### Required work
Tally every line in the listing that holds the string "Tanzania", then state the total and nothing more.

Task material START

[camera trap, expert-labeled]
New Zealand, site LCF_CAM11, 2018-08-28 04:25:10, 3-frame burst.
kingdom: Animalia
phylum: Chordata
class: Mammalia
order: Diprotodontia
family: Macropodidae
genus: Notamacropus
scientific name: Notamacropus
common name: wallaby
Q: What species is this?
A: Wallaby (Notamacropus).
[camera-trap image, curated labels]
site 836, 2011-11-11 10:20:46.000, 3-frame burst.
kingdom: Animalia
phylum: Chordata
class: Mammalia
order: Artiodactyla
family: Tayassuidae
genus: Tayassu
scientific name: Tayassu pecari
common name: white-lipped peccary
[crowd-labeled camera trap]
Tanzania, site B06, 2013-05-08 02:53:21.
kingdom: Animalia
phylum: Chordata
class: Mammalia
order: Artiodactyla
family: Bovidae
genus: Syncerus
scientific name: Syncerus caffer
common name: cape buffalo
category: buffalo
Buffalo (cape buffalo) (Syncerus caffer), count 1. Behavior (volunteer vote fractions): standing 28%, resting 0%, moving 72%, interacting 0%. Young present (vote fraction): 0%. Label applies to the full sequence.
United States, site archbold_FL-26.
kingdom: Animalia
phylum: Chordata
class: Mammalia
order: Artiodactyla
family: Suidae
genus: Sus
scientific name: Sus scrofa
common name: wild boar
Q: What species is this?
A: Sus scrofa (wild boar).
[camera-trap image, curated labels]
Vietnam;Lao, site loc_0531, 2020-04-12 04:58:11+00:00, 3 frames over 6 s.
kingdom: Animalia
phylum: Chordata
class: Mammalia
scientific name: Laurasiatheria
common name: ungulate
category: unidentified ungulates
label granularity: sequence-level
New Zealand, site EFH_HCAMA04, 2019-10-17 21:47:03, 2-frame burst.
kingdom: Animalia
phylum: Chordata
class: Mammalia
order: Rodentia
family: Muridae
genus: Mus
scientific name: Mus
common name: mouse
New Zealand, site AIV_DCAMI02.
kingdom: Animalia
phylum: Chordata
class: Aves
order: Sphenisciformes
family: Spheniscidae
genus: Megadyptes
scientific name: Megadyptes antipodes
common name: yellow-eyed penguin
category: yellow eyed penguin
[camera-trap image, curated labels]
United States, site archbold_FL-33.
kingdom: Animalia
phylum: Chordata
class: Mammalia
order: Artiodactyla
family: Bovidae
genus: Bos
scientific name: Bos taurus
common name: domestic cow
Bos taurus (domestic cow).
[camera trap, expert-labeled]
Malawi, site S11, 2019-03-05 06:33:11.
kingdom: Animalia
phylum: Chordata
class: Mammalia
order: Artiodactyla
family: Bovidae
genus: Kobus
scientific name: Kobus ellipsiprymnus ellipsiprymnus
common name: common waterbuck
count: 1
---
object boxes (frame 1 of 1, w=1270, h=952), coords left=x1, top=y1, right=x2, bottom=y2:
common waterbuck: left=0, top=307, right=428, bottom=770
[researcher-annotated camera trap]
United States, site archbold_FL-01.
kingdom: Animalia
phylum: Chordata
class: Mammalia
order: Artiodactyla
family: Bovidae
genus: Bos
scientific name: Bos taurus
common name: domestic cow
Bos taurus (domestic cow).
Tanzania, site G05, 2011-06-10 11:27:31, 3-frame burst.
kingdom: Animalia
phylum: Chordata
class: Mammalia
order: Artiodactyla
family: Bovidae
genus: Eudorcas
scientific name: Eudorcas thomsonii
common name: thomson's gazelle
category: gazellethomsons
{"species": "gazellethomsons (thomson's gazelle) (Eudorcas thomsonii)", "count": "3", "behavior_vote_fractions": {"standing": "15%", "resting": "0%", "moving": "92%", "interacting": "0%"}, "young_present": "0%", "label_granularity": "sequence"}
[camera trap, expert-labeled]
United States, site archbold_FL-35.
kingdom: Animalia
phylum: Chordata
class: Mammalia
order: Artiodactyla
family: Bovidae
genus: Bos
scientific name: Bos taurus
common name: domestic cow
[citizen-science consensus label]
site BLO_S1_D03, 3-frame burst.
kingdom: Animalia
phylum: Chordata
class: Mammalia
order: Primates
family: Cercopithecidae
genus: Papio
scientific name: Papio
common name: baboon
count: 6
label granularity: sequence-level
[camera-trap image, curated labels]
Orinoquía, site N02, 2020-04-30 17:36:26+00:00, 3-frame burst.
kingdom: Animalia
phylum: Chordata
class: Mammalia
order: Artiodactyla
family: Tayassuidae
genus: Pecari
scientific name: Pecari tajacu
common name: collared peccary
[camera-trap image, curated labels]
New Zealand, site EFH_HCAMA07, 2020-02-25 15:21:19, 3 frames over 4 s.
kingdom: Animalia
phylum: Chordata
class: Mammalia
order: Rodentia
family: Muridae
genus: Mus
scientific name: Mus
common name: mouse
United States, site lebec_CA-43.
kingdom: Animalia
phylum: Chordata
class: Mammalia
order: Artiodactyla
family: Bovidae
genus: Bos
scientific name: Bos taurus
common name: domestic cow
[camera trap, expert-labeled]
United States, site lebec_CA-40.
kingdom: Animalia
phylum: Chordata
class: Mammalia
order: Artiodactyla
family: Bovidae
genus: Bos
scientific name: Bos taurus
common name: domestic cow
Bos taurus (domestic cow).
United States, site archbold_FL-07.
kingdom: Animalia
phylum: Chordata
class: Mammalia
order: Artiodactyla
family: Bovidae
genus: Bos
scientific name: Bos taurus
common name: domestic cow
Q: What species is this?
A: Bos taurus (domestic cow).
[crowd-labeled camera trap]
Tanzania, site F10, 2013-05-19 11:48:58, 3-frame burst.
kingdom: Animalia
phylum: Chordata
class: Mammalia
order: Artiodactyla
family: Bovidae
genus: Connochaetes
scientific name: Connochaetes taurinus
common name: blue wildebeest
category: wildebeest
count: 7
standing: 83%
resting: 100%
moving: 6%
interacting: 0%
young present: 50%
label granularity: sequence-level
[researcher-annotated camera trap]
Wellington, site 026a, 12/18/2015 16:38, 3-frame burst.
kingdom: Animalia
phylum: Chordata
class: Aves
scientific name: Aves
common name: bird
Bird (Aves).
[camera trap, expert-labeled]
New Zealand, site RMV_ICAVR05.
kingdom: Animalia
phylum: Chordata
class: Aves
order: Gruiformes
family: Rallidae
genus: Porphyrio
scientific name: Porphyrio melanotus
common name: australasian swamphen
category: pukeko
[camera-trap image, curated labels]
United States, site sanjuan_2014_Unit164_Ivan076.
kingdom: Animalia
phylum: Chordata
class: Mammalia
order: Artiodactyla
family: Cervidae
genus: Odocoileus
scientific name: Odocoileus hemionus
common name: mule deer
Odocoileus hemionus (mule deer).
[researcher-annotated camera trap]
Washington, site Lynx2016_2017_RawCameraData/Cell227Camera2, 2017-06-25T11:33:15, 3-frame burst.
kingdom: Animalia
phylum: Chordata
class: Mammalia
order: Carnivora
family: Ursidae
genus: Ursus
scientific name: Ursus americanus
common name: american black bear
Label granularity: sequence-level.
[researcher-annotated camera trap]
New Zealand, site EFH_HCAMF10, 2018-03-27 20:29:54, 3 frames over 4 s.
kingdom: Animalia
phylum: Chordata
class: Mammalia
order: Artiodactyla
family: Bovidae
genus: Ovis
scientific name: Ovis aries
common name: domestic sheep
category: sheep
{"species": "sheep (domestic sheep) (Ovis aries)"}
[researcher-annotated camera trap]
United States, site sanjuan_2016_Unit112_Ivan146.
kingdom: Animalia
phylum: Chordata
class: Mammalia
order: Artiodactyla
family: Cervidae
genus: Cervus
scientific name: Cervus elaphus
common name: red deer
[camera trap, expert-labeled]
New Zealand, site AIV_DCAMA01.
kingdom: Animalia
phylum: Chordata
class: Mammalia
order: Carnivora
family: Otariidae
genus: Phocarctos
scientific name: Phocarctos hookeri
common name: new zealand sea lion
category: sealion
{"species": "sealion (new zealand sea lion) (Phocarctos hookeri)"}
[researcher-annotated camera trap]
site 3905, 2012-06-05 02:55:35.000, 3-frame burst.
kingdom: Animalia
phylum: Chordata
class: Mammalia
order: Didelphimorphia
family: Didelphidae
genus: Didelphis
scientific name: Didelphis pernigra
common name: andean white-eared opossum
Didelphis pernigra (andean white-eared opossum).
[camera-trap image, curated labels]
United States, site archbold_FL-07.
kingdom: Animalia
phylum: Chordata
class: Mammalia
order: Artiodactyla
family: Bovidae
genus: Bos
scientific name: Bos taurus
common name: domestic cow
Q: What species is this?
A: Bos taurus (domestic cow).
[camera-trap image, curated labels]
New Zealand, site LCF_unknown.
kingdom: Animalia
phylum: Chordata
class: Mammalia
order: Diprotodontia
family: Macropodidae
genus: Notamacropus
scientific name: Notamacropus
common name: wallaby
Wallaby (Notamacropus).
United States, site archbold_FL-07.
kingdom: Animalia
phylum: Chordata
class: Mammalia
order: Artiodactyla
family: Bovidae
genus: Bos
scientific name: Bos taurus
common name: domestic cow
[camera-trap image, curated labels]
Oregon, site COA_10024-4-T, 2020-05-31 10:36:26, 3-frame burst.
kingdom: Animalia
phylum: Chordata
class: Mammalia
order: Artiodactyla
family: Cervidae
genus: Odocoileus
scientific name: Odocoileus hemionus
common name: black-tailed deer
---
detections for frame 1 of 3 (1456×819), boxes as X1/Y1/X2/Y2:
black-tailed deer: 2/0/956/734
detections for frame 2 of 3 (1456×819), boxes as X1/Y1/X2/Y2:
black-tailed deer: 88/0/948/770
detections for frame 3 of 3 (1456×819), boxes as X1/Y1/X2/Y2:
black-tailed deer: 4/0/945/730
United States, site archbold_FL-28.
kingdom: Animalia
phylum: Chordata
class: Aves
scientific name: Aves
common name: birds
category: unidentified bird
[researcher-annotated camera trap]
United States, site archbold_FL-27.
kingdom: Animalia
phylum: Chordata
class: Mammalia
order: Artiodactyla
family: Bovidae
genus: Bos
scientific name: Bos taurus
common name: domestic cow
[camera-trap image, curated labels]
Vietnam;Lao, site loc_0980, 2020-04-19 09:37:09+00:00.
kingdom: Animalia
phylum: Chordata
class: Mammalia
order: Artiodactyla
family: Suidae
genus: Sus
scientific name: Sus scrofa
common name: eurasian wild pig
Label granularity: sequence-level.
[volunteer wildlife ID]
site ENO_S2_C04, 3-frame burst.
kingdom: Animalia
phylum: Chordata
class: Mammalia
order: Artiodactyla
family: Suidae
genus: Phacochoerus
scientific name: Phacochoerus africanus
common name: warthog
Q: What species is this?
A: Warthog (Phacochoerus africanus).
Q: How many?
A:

Task material END

### Worked solution
3